No entanto, o acordo foi rejeitado pelo banco, o que resultou no ajuizamento da ação civil pública pelo órgão ministerial.

COM A PALAVRA, O BANCO DA AMAZÔNIA

A reportagem entrou em contato com a assessoria do Banco da Amazônia.

“Causou espanto a condenação proferida pelo Juiz Substituto da 15ª Vara Federal de São Luís, nos autos de Ação Civil pública proposta pelo Ministério Público do Trabalho.

Cumpre asseverar que o Banco, como integrante da Administração Indireta Federal, observa todas as disposições legais concernentes à concessão de crédito, razão pela qual jamais financiará atividades que contrariem os direitos e garantias asseguradas na Constituição da República, em especial no que toca a chaga ainda persistente do trabalho escravo.

Nesse sentido, em que pese a decisão emanar de órgão da base da Jurisdição, portanto, sujeita a recurso, convém esclarecer a sociedade quanto ao erro de percepção do representante do Ministério Público do Trabalho ao propor a referida ação coletiva.

O Ministério Público do Trabalho equivoca-se ao afirmar que o Banco estaria financiando trabalho escravo, visto que no caso posto não se tratou de renovação crédito/financiamento, mas sim renegociação de débito, ocorrida em 2012 para quitação de operação garantida por Cédula de Crédito Rural Hipotecária emitida pelo devedor em 2004, antes mesmo da edição da Resolução BACEN nº 3.876/2010.

A renegociação do débito teve como objetivo estabelecer forma e prazo para o pagamento da última parcela do débito que estava em atraso, ou seja, não se tratava de nova contratação, mas sim o mecanismo lógico e claro de qualquer credor para receber de seu devedor, mesmo porque este direito é assegurado ao devedor nos termos da Súmula 298 do STJ.

Não houve, portanto, qualquer tipo de conduta que maculasse a Resolução BACEN e, com muito mais razão, os dispositivos constitucionais de proteção ao trabalho.

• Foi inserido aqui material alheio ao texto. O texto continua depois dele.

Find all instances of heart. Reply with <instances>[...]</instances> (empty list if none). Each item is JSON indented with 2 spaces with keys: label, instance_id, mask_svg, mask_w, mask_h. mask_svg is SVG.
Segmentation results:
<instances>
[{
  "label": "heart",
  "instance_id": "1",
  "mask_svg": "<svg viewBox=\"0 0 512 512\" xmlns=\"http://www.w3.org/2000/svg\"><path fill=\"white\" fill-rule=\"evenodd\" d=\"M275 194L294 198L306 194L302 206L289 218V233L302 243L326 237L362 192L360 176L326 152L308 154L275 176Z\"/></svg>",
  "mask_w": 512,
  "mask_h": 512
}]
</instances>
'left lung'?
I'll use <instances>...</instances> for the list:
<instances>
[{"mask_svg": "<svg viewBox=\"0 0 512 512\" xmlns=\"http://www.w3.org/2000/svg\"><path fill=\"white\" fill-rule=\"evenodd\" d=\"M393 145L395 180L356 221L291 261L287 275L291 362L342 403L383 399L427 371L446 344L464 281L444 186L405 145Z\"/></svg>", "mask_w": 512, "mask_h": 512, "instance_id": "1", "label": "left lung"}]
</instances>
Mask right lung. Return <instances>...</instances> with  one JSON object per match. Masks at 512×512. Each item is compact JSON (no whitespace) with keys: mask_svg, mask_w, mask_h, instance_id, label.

De mais a mais, a Resolução não pode ter seus efeitos projetados a situações passadas, muito menos, impede que o Banco receba valores que foram concedidos a título de financiamento em anos anteriores.

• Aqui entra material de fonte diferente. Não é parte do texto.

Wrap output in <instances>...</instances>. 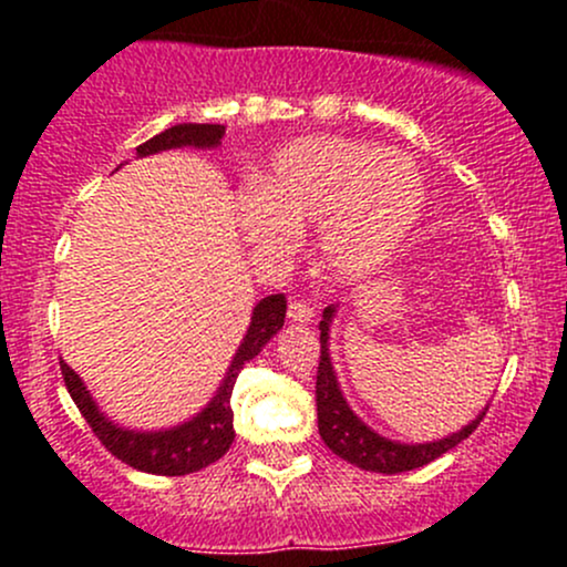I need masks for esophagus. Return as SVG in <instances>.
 I'll return each mask as SVG.
<instances>
[{"instance_id":"1","label":"esophagus","mask_w":567,"mask_h":567,"mask_svg":"<svg viewBox=\"0 0 567 567\" xmlns=\"http://www.w3.org/2000/svg\"><path fill=\"white\" fill-rule=\"evenodd\" d=\"M288 318L293 320V323H310V320L316 318V307L307 305V301H290Z\"/></svg>"}]
</instances>
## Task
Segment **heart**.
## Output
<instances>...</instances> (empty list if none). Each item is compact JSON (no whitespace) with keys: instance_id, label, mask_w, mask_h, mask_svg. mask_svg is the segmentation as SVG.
<instances>
[{"instance_id":"1","label":"heart","mask_w":567,"mask_h":567,"mask_svg":"<svg viewBox=\"0 0 567 567\" xmlns=\"http://www.w3.org/2000/svg\"><path fill=\"white\" fill-rule=\"evenodd\" d=\"M422 208L425 177L414 158L348 136L290 142L236 203L238 227L260 251H285L318 221V266L334 282H362L386 266Z\"/></svg>"}]
</instances>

Sendo assim, o Banco classifica como absurda a decisão proferida pelo Juízo e envidará esforços para sua reforma em sede recurso junto ao Tribunal, vez que jamais compactou para situações que contrariem as disposições constitucionais que asseguram os direitos e garantias fundamentais de qualquer cidadão, sendo inadmissível o desgaste de sua imagem pelo órgão ministerial.”